JUSTO ALDÚ

LOS SEÑORES DE OBSIDIANA

Duerme la raza abuela bajo el cielo,
bajo la ceiba, reina la espesura;
la piedra guarda su secreto en suelo,
el musgo ceñido a su antigua altura.

Verdes los templos, mordidos por la selva,
alzaron sobre el tiempo su osamenta;
cada columna, aunque la sombra vuelva,
sostiene todavía la tormenta.

Tepeu nombró la luz antes del día,
cuando aún la noche no tenía nombre;
el barro recibió su profecía,
nació la creación, pensamiento del hombre.

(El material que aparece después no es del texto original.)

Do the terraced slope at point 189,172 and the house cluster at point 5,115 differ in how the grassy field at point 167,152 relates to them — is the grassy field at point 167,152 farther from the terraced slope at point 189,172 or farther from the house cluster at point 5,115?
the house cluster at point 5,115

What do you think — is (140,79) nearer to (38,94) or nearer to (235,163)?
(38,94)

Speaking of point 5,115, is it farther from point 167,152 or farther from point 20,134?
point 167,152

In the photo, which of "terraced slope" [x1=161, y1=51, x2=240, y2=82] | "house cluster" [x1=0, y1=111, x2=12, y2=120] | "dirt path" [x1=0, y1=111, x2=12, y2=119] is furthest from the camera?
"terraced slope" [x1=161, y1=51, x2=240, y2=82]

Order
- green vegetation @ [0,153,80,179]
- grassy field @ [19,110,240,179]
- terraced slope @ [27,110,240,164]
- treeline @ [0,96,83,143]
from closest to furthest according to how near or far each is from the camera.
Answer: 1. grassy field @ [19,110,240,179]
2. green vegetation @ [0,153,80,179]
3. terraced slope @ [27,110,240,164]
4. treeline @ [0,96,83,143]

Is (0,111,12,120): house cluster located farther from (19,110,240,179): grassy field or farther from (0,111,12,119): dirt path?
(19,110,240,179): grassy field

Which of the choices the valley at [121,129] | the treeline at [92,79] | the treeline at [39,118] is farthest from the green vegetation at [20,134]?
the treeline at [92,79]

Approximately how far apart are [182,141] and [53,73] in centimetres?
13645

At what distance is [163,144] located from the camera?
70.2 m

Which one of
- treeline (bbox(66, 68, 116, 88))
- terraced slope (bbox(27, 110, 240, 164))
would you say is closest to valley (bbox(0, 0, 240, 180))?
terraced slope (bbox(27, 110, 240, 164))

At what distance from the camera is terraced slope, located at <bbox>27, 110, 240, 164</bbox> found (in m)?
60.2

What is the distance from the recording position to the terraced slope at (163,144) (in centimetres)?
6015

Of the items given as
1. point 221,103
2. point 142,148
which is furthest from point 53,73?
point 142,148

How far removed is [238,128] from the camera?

En Xibalbá, bajo el umbral profundo,
Hun-Camé guarda su reino fatal;
allí la muerte tiene otro mundo,
allí la noche es piedra sepulcral.

Todo es atavismo de obsidiana,
negro espejo de antigua presencia;
cada fragmento de la raza maya
conserva un trueno de conciencia.

Midieron las edades del firmamento,
con sombra, sol y exacta claridad;
ataron a sus ciclos el momento
y al tiempo le dictaron su verdad.

Voló Kukulkán, serpiente emplumada,
desde la piedra hacia la eternidad;
su sombra hizo del cielo una morada,
su vuelo abrió puertas a la inmensidad.

Duerme la raza; la montaña calla,
la selva vela su memoria inerte;
la obsidiana permanece en su muralla:
el imperio maya que venció a la muerte.